Aim of the task: Rewrite the part of the listing that opens with the line containing "How far is point" and runs through the end of the listing, replacing "observing position" with "camera" and leaving everything else unchanged.
----------------
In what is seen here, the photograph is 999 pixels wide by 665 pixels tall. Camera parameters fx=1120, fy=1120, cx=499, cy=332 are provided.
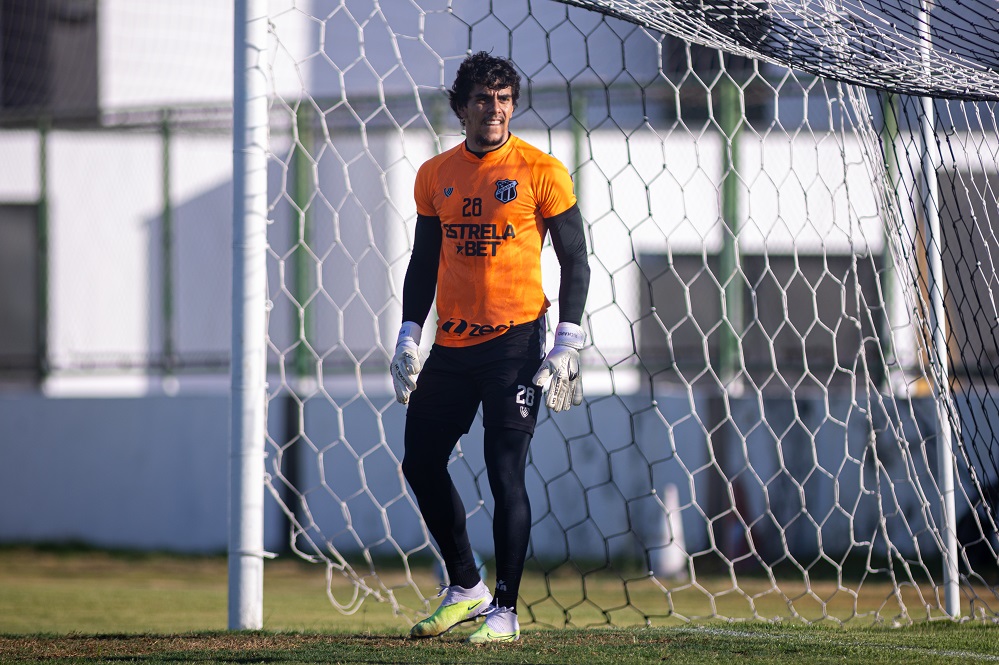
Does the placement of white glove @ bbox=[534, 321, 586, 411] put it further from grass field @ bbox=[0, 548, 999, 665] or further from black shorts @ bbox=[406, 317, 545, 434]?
grass field @ bbox=[0, 548, 999, 665]

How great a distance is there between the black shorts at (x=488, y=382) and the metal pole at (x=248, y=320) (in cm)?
65

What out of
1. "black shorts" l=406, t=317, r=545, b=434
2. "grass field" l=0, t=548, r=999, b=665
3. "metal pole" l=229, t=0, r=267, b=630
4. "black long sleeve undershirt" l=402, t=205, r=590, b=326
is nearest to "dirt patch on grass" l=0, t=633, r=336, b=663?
"grass field" l=0, t=548, r=999, b=665

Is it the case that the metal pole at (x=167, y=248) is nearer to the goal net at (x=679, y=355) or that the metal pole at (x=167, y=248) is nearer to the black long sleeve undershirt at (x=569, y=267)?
the goal net at (x=679, y=355)

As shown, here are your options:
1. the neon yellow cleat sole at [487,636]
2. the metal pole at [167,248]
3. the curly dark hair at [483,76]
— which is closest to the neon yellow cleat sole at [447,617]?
the neon yellow cleat sole at [487,636]

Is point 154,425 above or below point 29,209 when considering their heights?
below

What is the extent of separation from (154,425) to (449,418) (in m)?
5.52

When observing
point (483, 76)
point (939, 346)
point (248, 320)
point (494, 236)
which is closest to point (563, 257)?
point (494, 236)

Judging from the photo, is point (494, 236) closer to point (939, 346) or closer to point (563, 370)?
point (563, 370)

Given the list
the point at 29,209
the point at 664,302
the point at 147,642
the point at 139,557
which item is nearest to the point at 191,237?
the point at 29,209

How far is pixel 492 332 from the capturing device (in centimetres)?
332

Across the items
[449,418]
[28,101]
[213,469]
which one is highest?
[28,101]

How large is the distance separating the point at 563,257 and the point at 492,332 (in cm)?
32

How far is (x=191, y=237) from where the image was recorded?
917 cm

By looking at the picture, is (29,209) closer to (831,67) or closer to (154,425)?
(154,425)
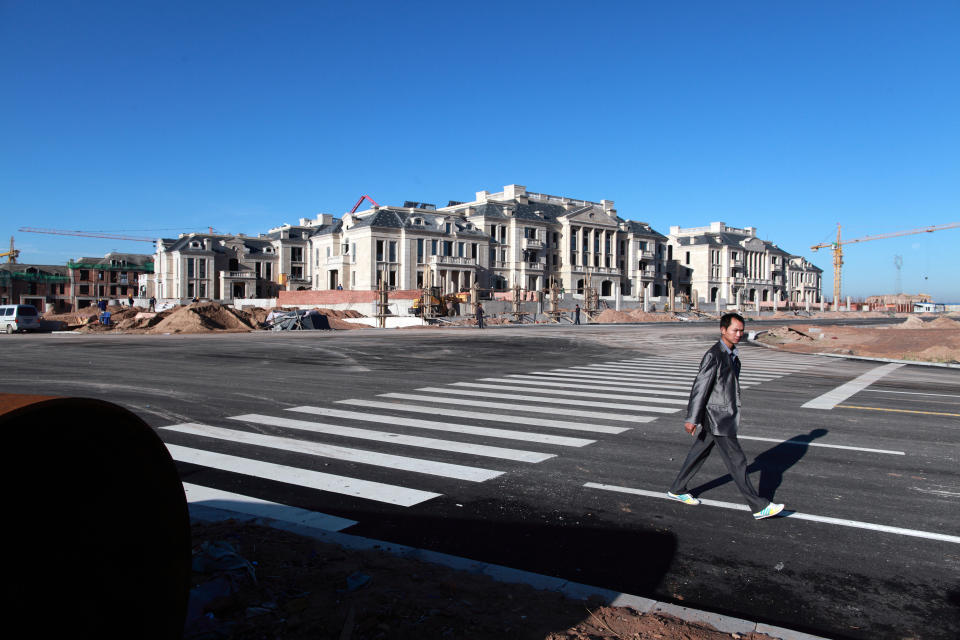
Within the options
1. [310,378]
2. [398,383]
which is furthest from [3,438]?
[310,378]

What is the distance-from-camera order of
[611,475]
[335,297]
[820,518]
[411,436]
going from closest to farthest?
[820,518], [611,475], [411,436], [335,297]

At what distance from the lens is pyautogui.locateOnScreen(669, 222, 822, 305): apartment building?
99688mm

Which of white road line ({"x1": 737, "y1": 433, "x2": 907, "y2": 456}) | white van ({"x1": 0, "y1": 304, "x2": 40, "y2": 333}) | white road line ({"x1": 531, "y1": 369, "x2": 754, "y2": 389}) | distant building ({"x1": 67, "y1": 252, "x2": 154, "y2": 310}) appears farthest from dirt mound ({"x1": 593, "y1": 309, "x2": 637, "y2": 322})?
distant building ({"x1": 67, "y1": 252, "x2": 154, "y2": 310})

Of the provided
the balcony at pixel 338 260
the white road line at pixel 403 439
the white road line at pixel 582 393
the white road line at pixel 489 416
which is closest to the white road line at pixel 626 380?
the white road line at pixel 582 393

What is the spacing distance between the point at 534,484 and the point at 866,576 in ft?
9.25

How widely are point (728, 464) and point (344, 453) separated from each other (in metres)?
4.07

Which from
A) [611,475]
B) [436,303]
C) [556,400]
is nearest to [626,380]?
[556,400]

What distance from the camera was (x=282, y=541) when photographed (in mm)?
4523

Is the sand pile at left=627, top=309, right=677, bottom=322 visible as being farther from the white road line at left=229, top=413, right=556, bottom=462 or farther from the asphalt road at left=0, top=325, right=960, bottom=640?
the white road line at left=229, top=413, right=556, bottom=462

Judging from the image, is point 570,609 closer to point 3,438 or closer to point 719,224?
point 3,438

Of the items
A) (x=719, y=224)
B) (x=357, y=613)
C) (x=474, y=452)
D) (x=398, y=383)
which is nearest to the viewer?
(x=357, y=613)

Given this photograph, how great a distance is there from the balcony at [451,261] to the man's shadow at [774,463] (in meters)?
60.5

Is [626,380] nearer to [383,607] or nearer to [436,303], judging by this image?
[383,607]

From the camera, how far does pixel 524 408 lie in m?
10.6
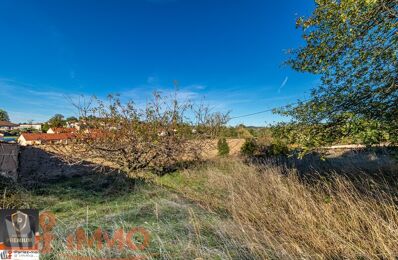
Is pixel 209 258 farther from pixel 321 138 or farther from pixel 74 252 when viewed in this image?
pixel 321 138

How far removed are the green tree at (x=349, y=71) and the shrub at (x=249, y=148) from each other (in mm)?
10155

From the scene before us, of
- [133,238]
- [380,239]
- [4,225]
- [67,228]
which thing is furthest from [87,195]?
[380,239]

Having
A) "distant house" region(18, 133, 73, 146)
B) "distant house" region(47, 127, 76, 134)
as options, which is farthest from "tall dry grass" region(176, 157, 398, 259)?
"distant house" region(18, 133, 73, 146)

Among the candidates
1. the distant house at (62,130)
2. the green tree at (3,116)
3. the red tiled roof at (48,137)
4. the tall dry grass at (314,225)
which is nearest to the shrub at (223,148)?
the distant house at (62,130)

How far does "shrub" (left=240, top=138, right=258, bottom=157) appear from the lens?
14.6 meters

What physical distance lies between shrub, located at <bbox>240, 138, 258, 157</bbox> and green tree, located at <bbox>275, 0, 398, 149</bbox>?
10155 millimetres

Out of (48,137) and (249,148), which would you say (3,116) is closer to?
(48,137)

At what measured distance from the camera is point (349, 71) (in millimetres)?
4215

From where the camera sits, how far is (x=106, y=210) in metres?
4.89

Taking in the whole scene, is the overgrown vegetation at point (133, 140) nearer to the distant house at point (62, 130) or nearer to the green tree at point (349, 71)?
the distant house at point (62, 130)

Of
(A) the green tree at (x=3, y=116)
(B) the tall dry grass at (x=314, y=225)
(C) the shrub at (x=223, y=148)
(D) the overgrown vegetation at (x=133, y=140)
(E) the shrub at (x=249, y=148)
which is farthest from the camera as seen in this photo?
(A) the green tree at (x=3, y=116)

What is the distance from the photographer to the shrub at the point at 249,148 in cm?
1457

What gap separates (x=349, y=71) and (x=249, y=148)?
34.9ft

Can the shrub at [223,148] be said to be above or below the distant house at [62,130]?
below
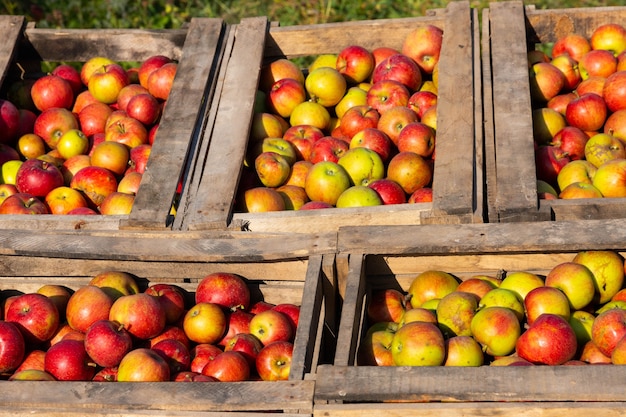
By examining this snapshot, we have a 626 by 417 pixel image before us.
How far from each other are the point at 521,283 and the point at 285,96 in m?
1.99

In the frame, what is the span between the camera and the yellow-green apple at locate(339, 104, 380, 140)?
4.70m

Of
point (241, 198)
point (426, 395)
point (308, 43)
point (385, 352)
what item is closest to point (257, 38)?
point (308, 43)

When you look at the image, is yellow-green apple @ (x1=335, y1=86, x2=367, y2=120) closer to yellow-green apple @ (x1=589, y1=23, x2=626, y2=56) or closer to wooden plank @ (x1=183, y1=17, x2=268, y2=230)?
wooden plank @ (x1=183, y1=17, x2=268, y2=230)

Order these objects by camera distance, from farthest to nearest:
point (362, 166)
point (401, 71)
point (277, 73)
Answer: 1. point (277, 73)
2. point (401, 71)
3. point (362, 166)

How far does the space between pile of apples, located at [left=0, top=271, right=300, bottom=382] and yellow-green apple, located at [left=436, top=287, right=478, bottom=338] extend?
0.59m

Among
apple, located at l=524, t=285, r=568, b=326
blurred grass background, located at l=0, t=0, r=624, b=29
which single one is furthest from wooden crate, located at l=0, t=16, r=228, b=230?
blurred grass background, located at l=0, t=0, r=624, b=29

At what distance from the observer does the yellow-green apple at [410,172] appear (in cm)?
422

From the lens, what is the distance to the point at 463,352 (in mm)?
3205

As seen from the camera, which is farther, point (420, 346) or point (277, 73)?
point (277, 73)

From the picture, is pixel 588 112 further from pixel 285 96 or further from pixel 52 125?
pixel 52 125

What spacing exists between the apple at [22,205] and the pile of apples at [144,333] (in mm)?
553

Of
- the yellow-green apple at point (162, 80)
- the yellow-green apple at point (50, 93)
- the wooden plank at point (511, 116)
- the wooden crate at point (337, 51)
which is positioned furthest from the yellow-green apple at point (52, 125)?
the wooden plank at point (511, 116)

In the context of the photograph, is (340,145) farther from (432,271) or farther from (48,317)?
(48,317)

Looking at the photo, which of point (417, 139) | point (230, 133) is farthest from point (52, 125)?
point (417, 139)
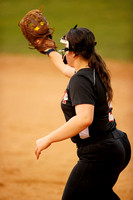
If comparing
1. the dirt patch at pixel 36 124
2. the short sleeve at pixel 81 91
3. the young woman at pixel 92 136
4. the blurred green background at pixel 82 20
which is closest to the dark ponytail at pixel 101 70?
the young woman at pixel 92 136

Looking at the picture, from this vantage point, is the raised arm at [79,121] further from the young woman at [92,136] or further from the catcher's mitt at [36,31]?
the catcher's mitt at [36,31]

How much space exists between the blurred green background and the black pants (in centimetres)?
1321

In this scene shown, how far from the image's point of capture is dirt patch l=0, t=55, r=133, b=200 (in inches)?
164

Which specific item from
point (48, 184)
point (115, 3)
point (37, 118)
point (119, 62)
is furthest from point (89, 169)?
point (115, 3)

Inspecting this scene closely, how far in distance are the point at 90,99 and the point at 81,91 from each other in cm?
8

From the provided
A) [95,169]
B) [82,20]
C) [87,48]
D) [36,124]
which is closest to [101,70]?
[87,48]

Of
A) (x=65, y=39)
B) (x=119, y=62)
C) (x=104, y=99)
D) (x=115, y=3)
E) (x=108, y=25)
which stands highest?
(x=115, y=3)

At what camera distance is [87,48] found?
2.23m

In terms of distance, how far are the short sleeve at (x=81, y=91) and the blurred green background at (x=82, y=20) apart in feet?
43.6

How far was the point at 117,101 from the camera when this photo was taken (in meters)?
8.57

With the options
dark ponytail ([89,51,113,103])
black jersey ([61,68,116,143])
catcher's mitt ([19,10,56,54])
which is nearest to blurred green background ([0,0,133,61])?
catcher's mitt ([19,10,56,54])

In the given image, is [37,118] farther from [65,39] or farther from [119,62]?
[119,62]

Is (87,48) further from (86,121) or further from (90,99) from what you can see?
(86,121)

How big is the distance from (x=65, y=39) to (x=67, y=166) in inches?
113
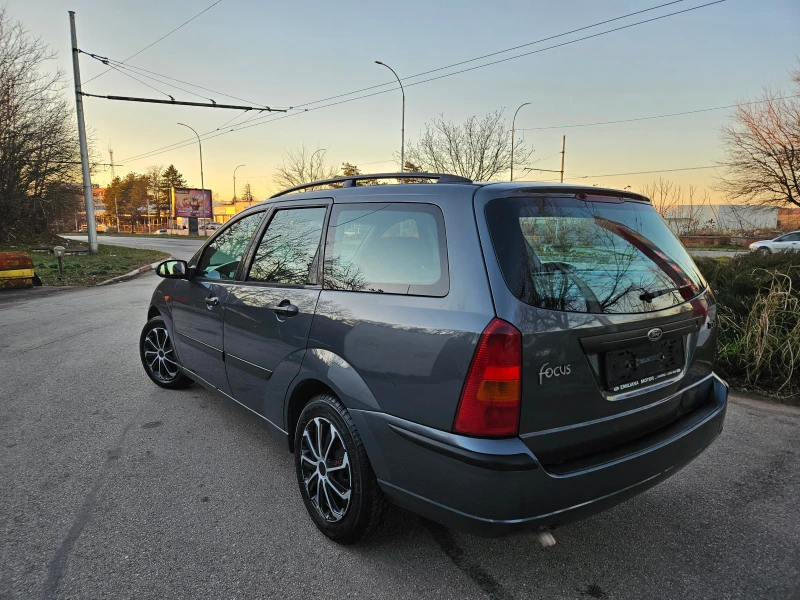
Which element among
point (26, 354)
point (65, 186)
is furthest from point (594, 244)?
point (65, 186)

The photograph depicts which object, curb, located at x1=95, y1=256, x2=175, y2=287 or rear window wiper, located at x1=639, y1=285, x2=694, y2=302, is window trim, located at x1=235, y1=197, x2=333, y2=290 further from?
curb, located at x1=95, y1=256, x2=175, y2=287

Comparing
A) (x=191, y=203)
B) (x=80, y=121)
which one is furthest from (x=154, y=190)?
(x=80, y=121)

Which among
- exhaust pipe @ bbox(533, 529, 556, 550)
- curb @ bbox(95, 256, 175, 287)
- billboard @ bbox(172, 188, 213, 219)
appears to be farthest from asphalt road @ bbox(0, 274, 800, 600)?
billboard @ bbox(172, 188, 213, 219)

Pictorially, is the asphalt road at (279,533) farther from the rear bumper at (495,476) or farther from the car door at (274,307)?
the car door at (274,307)

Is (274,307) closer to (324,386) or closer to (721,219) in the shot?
(324,386)

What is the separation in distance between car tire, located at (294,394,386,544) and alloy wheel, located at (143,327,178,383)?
2423 millimetres

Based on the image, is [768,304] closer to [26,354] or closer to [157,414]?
[157,414]

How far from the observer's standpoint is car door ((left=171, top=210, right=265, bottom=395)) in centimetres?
340

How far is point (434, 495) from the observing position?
194 cm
----------------
Response to this exercise:
How far is point (434, 495) from the camera?
194 cm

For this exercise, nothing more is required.